§ **EXERCISE TASK**:
Locate the line that contains "How far from the lens". Copy it and every following line through the end of the records, exactly, and include nothing else.

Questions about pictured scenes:
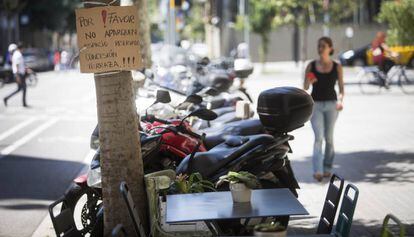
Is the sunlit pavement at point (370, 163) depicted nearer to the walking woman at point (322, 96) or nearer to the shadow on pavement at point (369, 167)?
the shadow on pavement at point (369, 167)

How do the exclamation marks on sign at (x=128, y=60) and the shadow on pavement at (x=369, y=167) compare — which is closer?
the exclamation marks on sign at (x=128, y=60)

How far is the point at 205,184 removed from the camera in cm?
594

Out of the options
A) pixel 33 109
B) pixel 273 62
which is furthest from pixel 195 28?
pixel 33 109

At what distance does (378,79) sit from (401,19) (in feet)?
6.95

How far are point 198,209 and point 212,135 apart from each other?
9.40ft

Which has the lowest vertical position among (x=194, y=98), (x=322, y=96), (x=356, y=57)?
(x=356, y=57)

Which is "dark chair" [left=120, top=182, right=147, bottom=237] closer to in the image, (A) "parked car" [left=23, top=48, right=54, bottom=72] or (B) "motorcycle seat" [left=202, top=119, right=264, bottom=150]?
(B) "motorcycle seat" [left=202, top=119, right=264, bottom=150]

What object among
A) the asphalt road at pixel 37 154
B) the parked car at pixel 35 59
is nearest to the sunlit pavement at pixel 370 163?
the asphalt road at pixel 37 154

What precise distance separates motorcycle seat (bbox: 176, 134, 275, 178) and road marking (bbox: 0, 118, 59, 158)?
7.53 meters

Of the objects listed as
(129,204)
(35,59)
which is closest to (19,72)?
(129,204)

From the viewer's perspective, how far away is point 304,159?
38.3ft

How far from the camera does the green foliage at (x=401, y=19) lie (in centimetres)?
2216

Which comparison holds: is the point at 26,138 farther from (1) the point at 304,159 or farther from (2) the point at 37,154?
(1) the point at 304,159

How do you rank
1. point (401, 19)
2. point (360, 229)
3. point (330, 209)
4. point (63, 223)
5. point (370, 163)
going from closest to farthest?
1. point (63, 223)
2. point (330, 209)
3. point (360, 229)
4. point (370, 163)
5. point (401, 19)
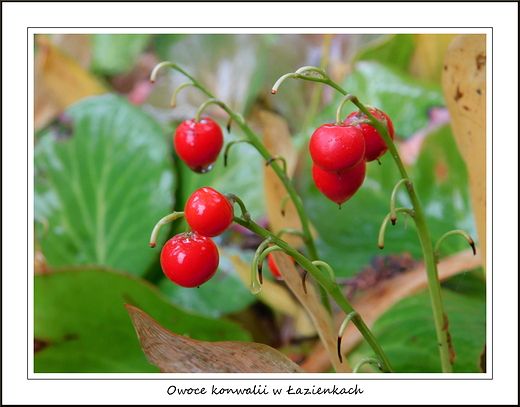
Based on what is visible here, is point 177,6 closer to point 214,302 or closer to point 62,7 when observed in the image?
point 62,7

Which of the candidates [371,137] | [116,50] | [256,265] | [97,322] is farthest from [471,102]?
[116,50]

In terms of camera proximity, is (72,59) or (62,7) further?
(72,59)

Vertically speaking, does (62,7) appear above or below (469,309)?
above

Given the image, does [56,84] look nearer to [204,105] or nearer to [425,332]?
[204,105]

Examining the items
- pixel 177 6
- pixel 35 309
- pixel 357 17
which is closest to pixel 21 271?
pixel 35 309

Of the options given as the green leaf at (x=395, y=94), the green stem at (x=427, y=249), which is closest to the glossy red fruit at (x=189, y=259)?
the green stem at (x=427, y=249)

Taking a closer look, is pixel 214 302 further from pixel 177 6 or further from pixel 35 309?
pixel 177 6

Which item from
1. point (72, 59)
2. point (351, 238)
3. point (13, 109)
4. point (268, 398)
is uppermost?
point (72, 59)
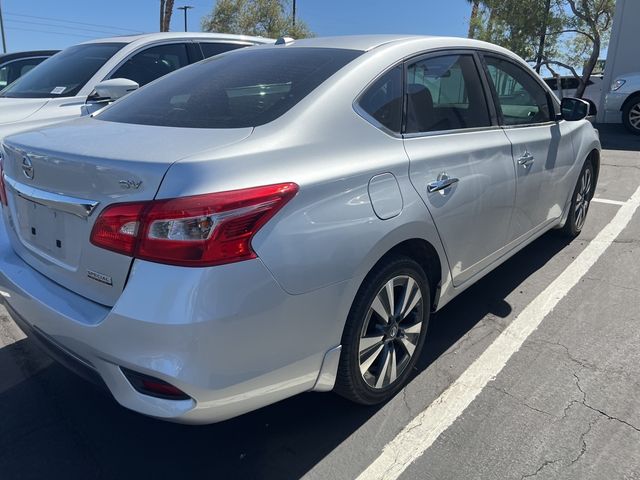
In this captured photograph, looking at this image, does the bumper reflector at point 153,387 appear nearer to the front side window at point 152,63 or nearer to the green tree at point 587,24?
the front side window at point 152,63

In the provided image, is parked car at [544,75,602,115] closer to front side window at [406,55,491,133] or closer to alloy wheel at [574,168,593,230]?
alloy wheel at [574,168,593,230]

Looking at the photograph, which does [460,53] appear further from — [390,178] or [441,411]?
[441,411]

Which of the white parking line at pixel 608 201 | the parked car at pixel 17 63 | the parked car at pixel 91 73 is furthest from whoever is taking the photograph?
the parked car at pixel 17 63

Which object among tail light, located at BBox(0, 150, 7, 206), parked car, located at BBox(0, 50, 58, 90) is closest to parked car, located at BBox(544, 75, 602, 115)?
parked car, located at BBox(0, 50, 58, 90)

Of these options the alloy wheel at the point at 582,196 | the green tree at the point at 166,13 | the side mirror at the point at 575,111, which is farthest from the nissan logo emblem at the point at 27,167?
the green tree at the point at 166,13

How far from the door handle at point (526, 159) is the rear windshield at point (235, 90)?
1320 mm

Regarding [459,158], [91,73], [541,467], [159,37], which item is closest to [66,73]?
[91,73]

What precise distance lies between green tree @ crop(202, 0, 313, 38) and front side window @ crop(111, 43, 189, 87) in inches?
947

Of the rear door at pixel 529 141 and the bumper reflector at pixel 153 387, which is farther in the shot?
the rear door at pixel 529 141

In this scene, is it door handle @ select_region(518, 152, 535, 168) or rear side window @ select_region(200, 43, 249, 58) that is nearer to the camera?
door handle @ select_region(518, 152, 535, 168)

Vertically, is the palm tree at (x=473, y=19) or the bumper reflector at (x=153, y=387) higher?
the palm tree at (x=473, y=19)

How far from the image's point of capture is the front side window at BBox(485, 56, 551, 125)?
3.42 meters

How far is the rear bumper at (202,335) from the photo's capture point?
1.79m

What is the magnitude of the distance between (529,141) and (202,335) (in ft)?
8.46
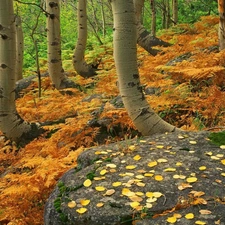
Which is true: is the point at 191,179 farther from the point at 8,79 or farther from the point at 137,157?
the point at 8,79

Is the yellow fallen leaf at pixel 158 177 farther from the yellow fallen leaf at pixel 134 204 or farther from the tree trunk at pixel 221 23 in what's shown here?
the tree trunk at pixel 221 23

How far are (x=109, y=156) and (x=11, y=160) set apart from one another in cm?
238

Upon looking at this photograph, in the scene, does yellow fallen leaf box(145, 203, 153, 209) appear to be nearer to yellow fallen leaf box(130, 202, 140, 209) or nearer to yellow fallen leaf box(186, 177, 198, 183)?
yellow fallen leaf box(130, 202, 140, 209)

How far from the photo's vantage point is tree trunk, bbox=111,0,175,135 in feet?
12.9

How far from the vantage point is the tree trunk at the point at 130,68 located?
3.93 metres

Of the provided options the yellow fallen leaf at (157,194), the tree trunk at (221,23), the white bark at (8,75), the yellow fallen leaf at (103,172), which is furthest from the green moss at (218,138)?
the tree trunk at (221,23)

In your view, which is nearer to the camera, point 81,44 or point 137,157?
point 137,157

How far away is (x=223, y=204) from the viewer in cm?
261

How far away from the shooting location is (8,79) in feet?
17.9

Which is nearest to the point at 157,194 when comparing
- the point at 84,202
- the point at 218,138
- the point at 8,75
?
the point at 84,202

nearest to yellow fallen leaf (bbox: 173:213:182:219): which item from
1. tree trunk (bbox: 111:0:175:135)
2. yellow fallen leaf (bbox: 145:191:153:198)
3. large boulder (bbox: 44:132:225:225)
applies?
large boulder (bbox: 44:132:225:225)

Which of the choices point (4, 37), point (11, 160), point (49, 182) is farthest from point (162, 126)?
point (4, 37)

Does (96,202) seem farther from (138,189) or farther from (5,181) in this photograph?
(5,181)

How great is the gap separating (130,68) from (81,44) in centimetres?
596
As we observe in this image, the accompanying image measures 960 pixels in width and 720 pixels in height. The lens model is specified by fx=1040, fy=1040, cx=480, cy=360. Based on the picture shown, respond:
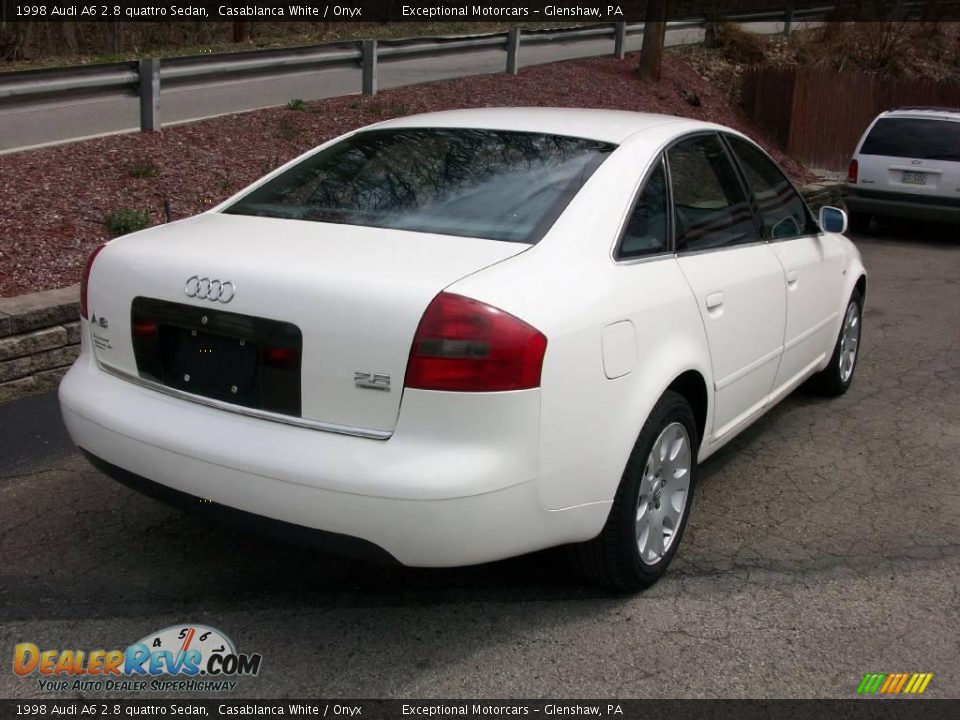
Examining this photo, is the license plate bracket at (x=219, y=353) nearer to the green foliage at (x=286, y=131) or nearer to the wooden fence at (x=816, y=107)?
the green foliage at (x=286, y=131)

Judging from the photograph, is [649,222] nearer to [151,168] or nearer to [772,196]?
[772,196]

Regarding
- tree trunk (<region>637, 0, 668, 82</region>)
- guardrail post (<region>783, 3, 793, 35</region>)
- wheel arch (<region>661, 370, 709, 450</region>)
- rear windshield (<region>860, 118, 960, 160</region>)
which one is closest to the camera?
wheel arch (<region>661, 370, 709, 450</region>)

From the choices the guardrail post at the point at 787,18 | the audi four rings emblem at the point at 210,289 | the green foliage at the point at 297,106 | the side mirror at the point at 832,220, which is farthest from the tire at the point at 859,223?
the guardrail post at the point at 787,18

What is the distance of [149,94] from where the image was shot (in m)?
9.38

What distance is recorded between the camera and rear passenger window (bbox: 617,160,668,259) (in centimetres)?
363

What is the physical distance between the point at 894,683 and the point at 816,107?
53.4 feet

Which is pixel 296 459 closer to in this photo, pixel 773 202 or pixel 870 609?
pixel 870 609

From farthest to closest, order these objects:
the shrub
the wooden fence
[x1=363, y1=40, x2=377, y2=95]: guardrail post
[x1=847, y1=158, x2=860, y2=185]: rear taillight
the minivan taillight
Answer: the wooden fence
[x1=847, y1=158, x2=860, y2=185]: rear taillight
[x1=363, y1=40, x2=377, y2=95]: guardrail post
the shrub
the minivan taillight

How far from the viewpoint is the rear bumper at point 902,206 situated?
40.4 feet

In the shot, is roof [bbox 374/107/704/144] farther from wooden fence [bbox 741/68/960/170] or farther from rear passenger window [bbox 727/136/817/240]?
wooden fence [bbox 741/68/960/170]

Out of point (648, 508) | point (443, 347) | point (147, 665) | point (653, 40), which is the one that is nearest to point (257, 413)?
point (443, 347)

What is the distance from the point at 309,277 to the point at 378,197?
79 cm

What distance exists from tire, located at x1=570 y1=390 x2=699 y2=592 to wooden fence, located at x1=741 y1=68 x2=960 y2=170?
49.8ft

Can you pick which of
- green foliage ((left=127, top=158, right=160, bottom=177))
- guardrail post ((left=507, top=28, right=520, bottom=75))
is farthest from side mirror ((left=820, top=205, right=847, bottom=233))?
guardrail post ((left=507, top=28, right=520, bottom=75))
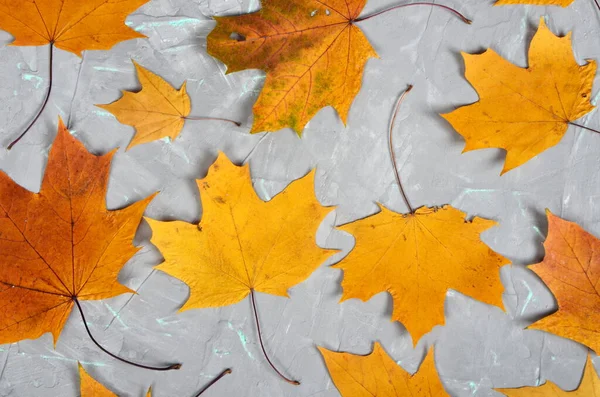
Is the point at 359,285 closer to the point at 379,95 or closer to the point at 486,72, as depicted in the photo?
the point at 379,95

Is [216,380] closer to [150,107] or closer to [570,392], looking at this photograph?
[150,107]

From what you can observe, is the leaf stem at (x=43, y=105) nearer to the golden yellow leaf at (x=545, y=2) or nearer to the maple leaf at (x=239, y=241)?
the maple leaf at (x=239, y=241)

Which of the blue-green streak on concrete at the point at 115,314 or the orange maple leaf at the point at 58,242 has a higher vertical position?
the orange maple leaf at the point at 58,242

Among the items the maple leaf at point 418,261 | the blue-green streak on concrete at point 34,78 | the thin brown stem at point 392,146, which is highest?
the blue-green streak on concrete at point 34,78

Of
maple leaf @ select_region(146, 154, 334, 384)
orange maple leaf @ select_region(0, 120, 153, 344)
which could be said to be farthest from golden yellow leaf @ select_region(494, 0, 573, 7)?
orange maple leaf @ select_region(0, 120, 153, 344)

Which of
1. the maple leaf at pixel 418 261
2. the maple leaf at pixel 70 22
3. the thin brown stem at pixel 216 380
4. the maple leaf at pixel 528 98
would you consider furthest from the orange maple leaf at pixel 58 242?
the maple leaf at pixel 528 98

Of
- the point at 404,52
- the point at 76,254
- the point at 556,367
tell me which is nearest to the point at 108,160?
the point at 76,254
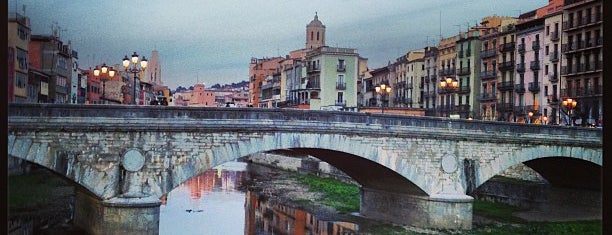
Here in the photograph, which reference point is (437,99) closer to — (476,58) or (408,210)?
(476,58)

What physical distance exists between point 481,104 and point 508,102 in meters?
3.59

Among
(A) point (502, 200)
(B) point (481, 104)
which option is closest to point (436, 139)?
(A) point (502, 200)

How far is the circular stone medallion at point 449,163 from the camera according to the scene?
68.2 ft

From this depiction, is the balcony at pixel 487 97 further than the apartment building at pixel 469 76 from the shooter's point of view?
No

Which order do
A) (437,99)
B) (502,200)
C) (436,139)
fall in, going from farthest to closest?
(437,99) → (502,200) → (436,139)

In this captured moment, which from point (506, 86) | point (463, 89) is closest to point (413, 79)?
point (463, 89)

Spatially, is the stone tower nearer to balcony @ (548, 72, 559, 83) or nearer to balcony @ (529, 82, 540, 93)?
balcony @ (529, 82, 540, 93)

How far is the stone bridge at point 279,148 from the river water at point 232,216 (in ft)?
7.68

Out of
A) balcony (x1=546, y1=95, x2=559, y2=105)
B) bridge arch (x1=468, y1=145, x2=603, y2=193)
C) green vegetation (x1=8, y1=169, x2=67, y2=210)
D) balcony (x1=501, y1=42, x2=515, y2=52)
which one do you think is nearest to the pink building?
bridge arch (x1=468, y1=145, x2=603, y2=193)

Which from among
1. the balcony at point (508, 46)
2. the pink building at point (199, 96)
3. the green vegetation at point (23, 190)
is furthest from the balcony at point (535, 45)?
the green vegetation at point (23, 190)

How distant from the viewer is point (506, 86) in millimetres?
39781

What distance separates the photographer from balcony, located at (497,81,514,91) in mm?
39562

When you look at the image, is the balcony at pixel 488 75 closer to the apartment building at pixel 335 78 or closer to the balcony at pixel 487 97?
the balcony at pixel 487 97

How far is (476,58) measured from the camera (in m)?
44.4
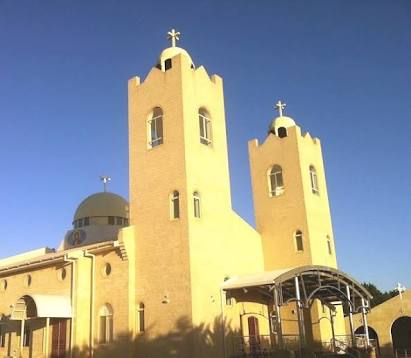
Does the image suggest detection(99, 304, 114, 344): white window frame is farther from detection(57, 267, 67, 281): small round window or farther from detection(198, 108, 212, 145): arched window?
detection(198, 108, 212, 145): arched window

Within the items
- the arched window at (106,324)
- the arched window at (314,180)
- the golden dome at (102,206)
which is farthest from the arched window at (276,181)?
the arched window at (106,324)

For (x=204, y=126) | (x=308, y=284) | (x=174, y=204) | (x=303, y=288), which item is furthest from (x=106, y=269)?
(x=308, y=284)

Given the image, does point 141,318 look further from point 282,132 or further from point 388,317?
point 388,317

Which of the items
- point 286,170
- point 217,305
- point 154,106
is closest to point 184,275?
point 217,305

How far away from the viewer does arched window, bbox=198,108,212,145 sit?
23.8 metres

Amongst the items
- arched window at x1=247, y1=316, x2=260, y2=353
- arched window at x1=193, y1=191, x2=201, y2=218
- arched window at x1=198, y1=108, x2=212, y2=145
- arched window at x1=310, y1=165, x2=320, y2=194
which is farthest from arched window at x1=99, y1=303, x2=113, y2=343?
arched window at x1=310, y1=165, x2=320, y2=194

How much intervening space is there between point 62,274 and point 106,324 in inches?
132

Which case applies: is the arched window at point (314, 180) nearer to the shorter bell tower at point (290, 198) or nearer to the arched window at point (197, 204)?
the shorter bell tower at point (290, 198)

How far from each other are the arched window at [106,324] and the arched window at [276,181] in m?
11.2

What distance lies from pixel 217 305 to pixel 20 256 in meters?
18.2

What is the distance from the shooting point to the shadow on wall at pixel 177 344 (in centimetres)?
1909

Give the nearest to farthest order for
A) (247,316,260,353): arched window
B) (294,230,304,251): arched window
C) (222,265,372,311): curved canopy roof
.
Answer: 1. (222,265,372,311): curved canopy roof
2. (247,316,260,353): arched window
3. (294,230,304,251): arched window

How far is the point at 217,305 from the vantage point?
20906 mm

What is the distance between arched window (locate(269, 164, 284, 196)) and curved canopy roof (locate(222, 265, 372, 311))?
623cm
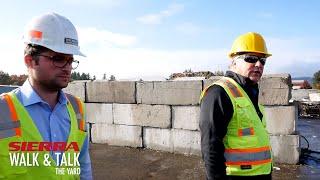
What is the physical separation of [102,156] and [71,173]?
6.23 m

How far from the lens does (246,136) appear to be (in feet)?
9.01

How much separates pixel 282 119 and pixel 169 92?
2434mm

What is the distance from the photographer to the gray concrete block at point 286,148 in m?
6.75

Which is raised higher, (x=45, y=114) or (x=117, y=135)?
(x=45, y=114)

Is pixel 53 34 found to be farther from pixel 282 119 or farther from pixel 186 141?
pixel 186 141

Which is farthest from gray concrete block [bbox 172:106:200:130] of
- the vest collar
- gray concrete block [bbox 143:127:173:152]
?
the vest collar

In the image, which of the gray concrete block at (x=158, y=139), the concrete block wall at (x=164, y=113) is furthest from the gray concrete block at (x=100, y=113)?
the gray concrete block at (x=158, y=139)

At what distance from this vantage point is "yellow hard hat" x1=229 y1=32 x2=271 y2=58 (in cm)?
325

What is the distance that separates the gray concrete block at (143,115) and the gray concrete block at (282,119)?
219 cm

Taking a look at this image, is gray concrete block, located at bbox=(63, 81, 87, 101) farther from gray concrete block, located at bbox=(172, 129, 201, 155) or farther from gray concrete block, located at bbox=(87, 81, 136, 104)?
gray concrete block, located at bbox=(172, 129, 201, 155)

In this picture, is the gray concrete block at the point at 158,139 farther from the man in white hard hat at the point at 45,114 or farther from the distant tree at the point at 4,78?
the distant tree at the point at 4,78

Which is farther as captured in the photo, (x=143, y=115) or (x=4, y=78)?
(x=4, y=78)

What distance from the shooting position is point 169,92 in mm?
8078

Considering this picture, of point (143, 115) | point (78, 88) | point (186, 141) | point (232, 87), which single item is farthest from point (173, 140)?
point (232, 87)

§ **EXERCISE SOLUTION**:
How far from the lens does (246,136) appear to be (in feet)?
9.01

How much separates pixel 282 119 and pixel 169 92?
2434mm

What is the distance from the photographer to the gray concrete block at point 286,148 in m?
6.75

Which is raised higher, (x=45, y=114) or (x=117, y=135)?
(x=45, y=114)

Is pixel 53 34 found to be farther from pixel 282 119 or farther from pixel 186 141?
pixel 186 141

Which is farthest from gray concrete block [bbox 172:106:200:130] of
- the vest collar
- gray concrete block [bbox 143:127:173:152]
?
the vest collar

In the image, which of the gray concrete block at (x=158, y=139), the concrete block wall at (x=164, y=113) is furthest from the gray concrete block at (x=100, y=113)?
the gray concrete block at (x=158, y=139)

At what distance from this vantage point is "yellow hard hat" x1=229 y1=32 x2=271 y2=58 (in cm)?
325

What is the distance that separates the gray concrete block at (143,115) and the gray concrete block at (282,119)?
219 cm

Taking a look at this image, is gray concrete block, located at bbox=(63, 81, 87, 101) farther from gray concrete block, located at bbox=(172, 129, 201, 155) or farther from gray concrete block, located at bbox=(87, 81, 136, 104)?
gray concrete block, located at bbox=(172, 129, 201, 155)

In this picture, is the gray concrete block at the point at 158,139 farther from the man in white hard hat at the point at 45,114 or farther from the distant tree at the point at 4,78?
the distant tree at the point at 4,78

Which is farther as captured in the photo, (x=143, y=115) or (x=4, y=78)?
(x=4, y=78)

What distance from the shooting position is point 169,92 in mm?
8078

Considering this picture, of point (143, 115) | point (78, 88) | point (186, 141) | point (232, 87), which single item is farthest from point (173, 140)?
point (232, 87)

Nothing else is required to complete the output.